Quoted passage ->
============

But continua from Cantor onwards have been seen as composed of
non-finite individuals. And not only that is the change. For also the
number of individuals in some set of individuals — whether cows, or
the non-finite elements in beef — has been taken to be possibly
non-finite, with a whole containing those individuals being then still
available: the infinite set of them. We now commonly have the idea
that there may be infinite sets first of finite entities, which will
then be "countable" or "denumerable," but also there will be sets of
non-finite, infinitesimal entities, which will be "uncountable," or
"non-denumerable."
It is important to appreciate the grip that these new ideas had on the
late nineteenth century generation of mathematicians and logicians,
since it came to seem, as a result of these sorts of changes, that
everything in mathematics was going to be explainable in terms of
sets: Set Theory looked like it would become the entire foundation for
mathematics. Only once one has appreciated this expectation, which the
vanguard of theorists uniformly had, can one realise the very severe
jolt to that society which came with the discovery of Russell's
Paradox, and several others at much the same time, around the turn of
the century. For Russell's Paradox showed that not everything could be
a set.

============

Information supplied ->
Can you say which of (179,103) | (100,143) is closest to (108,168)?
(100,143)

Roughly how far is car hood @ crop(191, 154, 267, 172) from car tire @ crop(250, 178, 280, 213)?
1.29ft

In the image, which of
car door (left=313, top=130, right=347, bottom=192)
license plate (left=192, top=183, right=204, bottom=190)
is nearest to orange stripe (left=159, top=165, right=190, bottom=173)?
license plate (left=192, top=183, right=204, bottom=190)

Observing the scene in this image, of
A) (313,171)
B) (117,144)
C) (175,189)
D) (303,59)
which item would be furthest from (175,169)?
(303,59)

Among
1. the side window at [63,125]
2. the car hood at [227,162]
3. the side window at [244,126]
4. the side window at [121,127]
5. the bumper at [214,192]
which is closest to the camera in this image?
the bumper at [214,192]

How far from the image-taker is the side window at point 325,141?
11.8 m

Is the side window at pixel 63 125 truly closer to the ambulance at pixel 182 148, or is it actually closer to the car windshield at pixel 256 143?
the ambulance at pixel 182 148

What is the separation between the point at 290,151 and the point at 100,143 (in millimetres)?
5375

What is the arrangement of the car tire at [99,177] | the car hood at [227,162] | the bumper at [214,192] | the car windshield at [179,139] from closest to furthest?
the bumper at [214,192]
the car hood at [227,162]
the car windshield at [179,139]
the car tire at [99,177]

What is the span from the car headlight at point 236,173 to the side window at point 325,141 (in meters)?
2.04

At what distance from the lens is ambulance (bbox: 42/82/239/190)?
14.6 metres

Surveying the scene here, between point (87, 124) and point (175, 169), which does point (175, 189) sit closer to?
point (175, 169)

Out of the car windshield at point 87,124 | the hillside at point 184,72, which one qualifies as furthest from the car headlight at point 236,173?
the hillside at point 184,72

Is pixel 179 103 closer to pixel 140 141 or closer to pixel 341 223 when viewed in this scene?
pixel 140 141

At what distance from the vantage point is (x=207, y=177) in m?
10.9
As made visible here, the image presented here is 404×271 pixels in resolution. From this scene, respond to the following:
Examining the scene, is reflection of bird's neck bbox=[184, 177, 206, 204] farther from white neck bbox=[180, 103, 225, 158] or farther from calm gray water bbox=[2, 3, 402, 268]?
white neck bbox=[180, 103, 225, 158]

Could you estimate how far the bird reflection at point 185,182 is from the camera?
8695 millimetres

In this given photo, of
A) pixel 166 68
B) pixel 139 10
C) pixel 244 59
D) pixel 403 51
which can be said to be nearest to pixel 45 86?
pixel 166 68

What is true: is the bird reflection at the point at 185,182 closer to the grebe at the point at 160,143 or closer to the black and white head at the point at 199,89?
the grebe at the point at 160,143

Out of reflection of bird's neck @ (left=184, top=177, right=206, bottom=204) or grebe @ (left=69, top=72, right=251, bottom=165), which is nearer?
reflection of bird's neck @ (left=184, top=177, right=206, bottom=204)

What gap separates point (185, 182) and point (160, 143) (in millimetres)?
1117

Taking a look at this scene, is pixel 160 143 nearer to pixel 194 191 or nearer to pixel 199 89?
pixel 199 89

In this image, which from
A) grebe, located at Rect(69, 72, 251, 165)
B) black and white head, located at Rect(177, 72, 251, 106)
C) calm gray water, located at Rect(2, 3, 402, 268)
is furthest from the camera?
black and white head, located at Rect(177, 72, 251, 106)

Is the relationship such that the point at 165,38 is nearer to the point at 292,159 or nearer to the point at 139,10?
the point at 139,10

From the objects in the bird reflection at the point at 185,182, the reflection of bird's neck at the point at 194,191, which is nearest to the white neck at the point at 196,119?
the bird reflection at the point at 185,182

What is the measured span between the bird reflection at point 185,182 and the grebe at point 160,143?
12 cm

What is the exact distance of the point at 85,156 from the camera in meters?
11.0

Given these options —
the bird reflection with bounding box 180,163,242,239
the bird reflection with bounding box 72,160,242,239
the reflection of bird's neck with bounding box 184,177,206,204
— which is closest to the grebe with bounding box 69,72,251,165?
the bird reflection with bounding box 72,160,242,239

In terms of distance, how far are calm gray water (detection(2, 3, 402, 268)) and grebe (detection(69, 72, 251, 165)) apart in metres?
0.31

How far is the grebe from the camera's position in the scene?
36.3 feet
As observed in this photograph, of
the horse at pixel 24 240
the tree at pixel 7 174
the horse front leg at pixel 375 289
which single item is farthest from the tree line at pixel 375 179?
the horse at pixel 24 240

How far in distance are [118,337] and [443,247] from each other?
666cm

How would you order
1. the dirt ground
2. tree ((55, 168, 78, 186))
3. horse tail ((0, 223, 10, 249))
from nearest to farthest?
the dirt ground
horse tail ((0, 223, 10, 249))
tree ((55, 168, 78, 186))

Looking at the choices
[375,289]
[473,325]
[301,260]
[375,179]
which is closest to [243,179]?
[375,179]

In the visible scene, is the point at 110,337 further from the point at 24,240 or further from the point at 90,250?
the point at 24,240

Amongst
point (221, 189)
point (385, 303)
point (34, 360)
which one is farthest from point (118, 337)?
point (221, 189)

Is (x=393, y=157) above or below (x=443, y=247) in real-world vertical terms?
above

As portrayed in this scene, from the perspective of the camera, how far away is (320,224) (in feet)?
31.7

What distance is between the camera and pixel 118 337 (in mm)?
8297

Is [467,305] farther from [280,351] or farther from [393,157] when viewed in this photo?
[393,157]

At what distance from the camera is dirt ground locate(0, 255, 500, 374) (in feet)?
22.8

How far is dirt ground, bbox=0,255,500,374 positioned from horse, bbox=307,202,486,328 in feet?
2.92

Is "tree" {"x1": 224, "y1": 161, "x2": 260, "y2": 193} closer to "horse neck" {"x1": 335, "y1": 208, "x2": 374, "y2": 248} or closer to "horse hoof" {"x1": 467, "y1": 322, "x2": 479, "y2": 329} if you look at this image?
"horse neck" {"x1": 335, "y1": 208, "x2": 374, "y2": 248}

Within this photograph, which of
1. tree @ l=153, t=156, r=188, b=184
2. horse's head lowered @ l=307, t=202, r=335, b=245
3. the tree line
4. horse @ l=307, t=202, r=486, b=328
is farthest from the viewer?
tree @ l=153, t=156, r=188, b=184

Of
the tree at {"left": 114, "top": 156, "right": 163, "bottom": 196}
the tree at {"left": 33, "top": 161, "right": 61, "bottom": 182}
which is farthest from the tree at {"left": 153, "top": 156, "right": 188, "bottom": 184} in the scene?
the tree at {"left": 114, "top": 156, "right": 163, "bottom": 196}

============

Activity ->
In the passage on continua and set theory, what did Russell's Paradox show?

Answer box ->
It showed that not everything could be a set.